▸ **The task**
Translate into Spanish the following sentence from the text below on managing shared chip multiprocessor resources: "We formulate global resource allocation as a machine learning problem."

▸ **Source**
▼

Interesting ideas about using ML to automate optimizations of various systems resources, primarily related to compute cores. >Abstract—Efficient sharing of system resources is critical to obtaining high utilization and enforcing system-level performance objectives on chip multiprocessors (CMPs). Although several proposals that address the management of a single microarchitectural resource have been published in the literature, coordinated management of multiple interacting resources on CMPs remains an open problem. >We propose a framework that manages multiple shared CMP resources in a coordinated fashion to enforce higher-level performance objectives. We formulate global resource allocation as a machine learning problem. At runtime, our resource management scheme monitors the execution of each application, and learns a predictive model of system performance as a function of allocation decisions. By learning each application’s performance response to different resource distributions, our approach makes it possible to anticipate the system-level performance impact of allocation decisions at runtime with little runtime overhead. As a result, it becomes possible to make reliable comparisons among different points in a vast and dynamically changing allocation space, allowing us to adapt our allocation decisions as applications undergo phase changes. >Our evaluation concludes that a coordinated approach to managing multiple interacting resources is key to delivering high performance in multiprogrammed workloads, but this is possible only if accompanied by efficient search mechanisms. We also show that it is possible to build a single mechanism that consistently delivers high performance under various important performance metrics.

▲

(Saved data entries)
▼

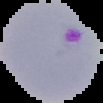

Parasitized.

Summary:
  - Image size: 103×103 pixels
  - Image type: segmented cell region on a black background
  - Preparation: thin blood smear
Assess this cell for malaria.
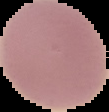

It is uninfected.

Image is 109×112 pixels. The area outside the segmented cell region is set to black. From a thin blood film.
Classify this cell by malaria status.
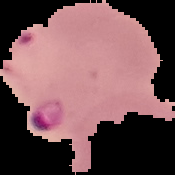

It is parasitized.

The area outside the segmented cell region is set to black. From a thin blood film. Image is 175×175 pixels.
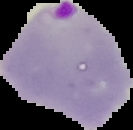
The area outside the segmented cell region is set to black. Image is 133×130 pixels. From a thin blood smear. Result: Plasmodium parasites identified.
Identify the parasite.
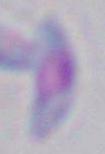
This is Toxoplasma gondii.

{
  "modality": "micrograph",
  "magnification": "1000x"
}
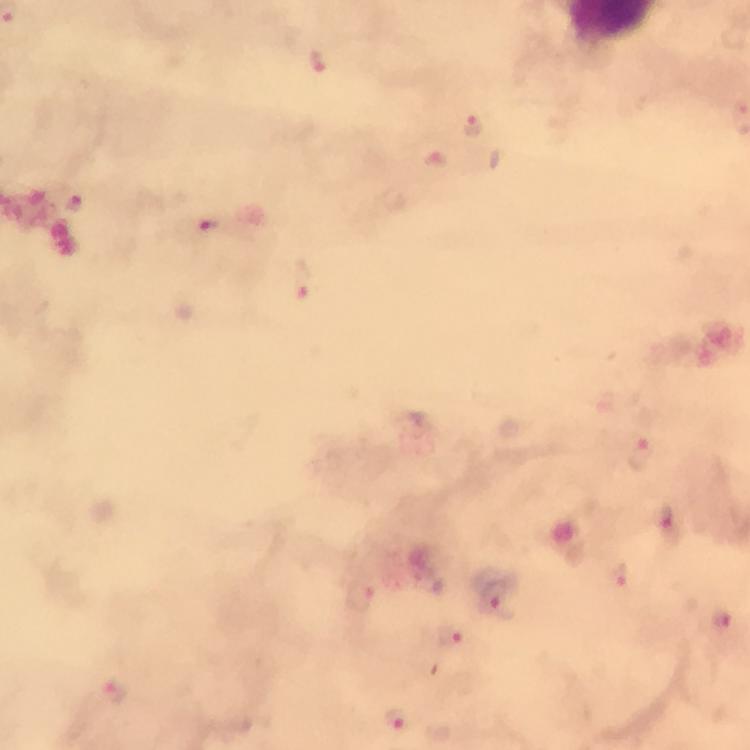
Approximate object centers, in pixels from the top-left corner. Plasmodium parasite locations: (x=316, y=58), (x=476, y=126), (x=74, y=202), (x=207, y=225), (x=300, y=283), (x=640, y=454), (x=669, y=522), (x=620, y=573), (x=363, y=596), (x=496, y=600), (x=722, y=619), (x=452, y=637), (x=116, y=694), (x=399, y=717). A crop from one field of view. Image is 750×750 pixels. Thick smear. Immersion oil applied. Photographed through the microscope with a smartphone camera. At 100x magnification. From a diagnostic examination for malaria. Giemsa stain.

▲
▼

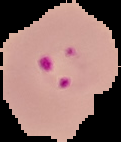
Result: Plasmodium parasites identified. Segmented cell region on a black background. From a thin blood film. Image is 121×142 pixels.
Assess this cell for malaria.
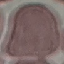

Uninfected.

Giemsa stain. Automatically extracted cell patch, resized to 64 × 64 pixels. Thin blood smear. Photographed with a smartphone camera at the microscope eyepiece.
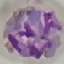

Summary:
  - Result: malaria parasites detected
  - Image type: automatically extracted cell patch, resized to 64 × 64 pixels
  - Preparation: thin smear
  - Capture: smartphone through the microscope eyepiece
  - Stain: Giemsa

▲
▼

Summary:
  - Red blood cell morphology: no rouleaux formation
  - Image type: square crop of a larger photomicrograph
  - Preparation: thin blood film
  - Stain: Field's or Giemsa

▲

▸ **Expected answer**
Formulamos la asignación global de recursos como un problema de aprendizaje automático.